Singapore shares were flat Friday as encouraging economic data from China buoyed market sentiment, balancing worries about the looming U.S. deadline for striking a tax deal.

Chinese industrial production rose 9.6% in October from a year earlier, beating market forecasts and picking up pace from the previous month. The improvement in manufacturing "adds more fuel to the bottoming-out argument," said Justin Harper, a market strategist at IG Markets. Meanwhile, inflation in China moderated in October, showing that the government has room to further stimulate the economy if necessary. "This has caused stimulus junkies to start salivating at the prospect of more policy easing from the PBOC," said Mr. Harper.

But worries about the U.S. fiscal cliff weighed on Asian equities markets generally. Still, Singapore's 30-share Straits Times Index shed only 0.1%, less than regional counterparts like Hong Kong's Hang Seng Index, which was down 0.9% Friday, and Korea's Kospi, which lost 0.5%.

The STI ended 2.69 points lower at 3009.56. Psychological support at the 3000 level might have curtailed the STI's losses, as trade was "directionless" for most of the day, said SIAS Research analyst Ng Kian Teck. Volumes were lower with 1.27 billion shares changing hands compared with 1.72 billion Thursday. In the broader market, losers outnumbered gainers 263 to 135.

Noble Group plunged 7.8% to close at S$1.175, making it the biggest decliner among the STI components after its third-quarter earnings disappointed investors.
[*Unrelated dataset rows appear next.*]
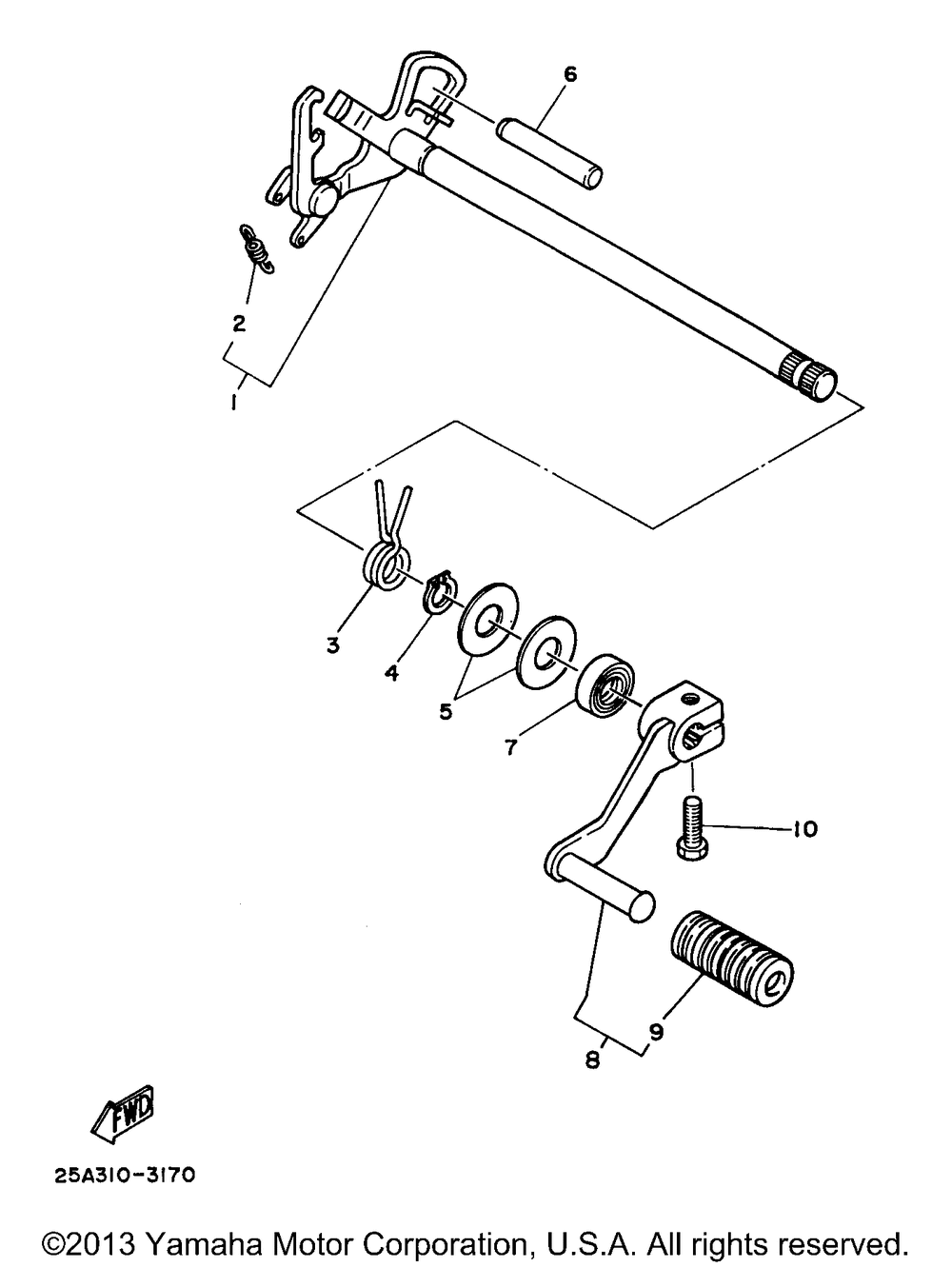 6
2
1
3
4
5
7
10
9
8
FWD
25A310-3170
©2013 Yamaha Motor Corporation, U.S.A. All rights reserved.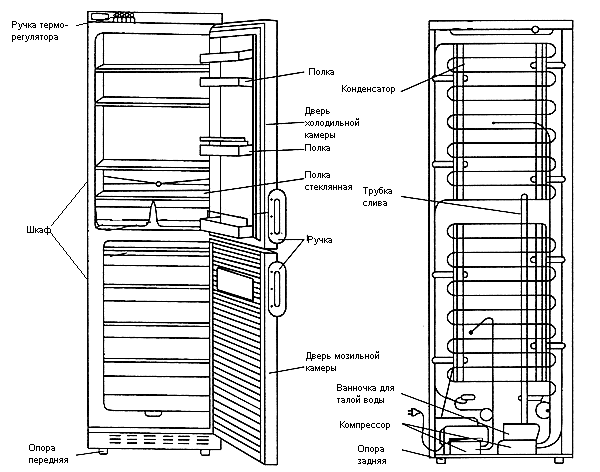 Ручка терморегулятора

Полка

Дверь холодильной камеры

Полка

Полка стеклянная

Шкаф

Ручка

Дверь мозильной камеры

Опора передняя

Конденсатор

Трубка слива

Ванночка для талой воды

Компрессор

Опора задняя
UOB KayHian cut the commodity supply-chain company to a sell rating from buy, citing a weaker-than-expected performance in the agriculture and energy businesses, even though the company posted a net profit of US$75 million overall.

Wilmar climbed 1.6% to end at S$3.17, after reporting a 26% rise in third-quarter income.

OCBC crept 0.2% higher to end at S$9.10 as its third-quarter results, including a nearly fourfold increase in net operating profit, were in line with what the market was expecting.